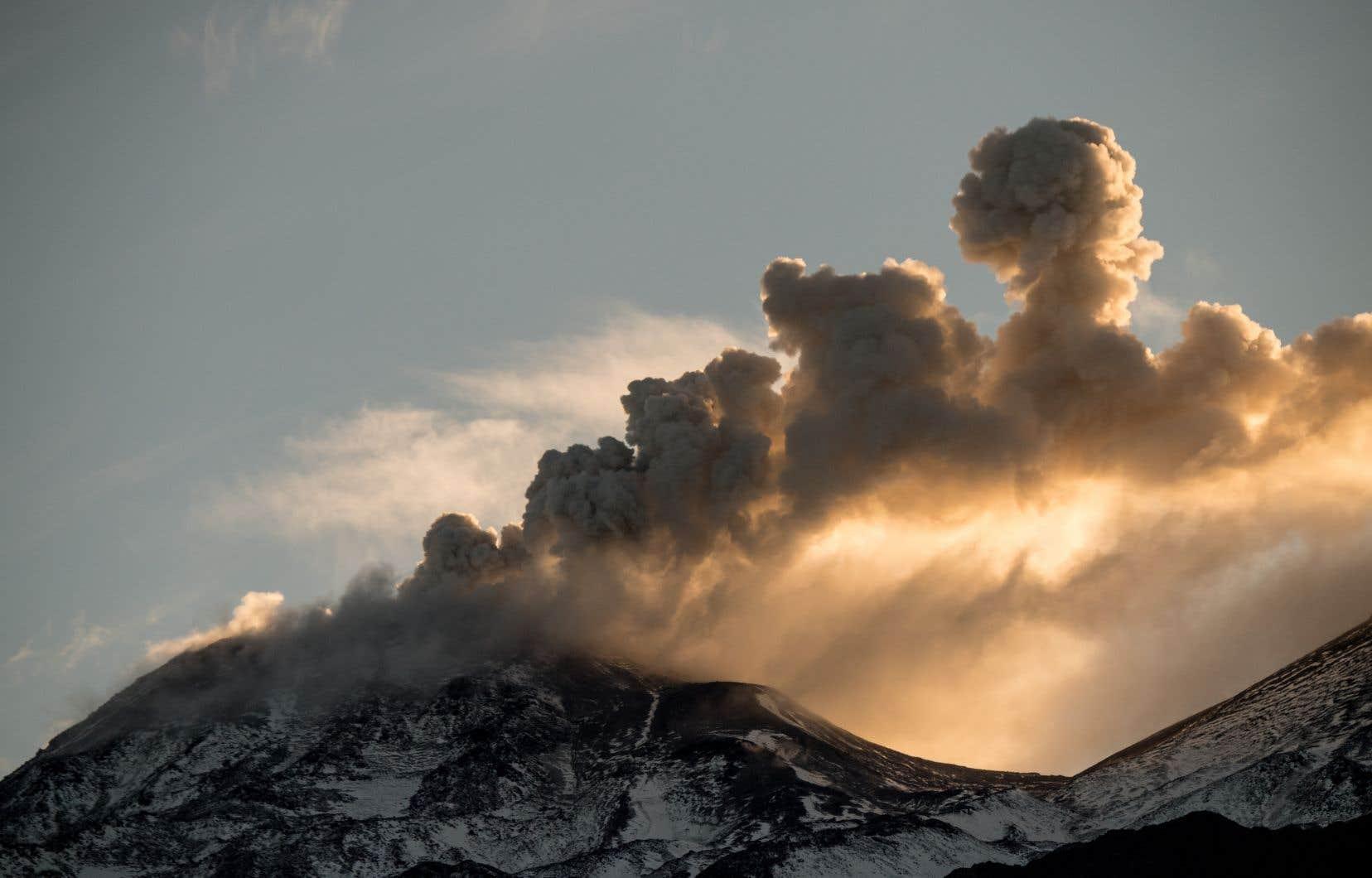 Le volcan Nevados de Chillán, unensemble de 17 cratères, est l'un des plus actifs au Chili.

---

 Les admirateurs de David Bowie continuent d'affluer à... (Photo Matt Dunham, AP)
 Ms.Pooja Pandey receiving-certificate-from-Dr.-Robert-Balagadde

- Exercise -
Begin with the line above that has "Les admirateurs de" and continue through the line that has "Ms.Pooja Pandey receiving-certificate-from-Dr.-Robert-Balagadde", setting each one down exactly. Stop there.

- Final answer -
 Les admirateurs de David Bowie continuent d'affluer à... (Photo Matt Dunham, AP)
 Ms.Pooja Pandey receiving-certificate-from-Dr.-Robert-Balagadde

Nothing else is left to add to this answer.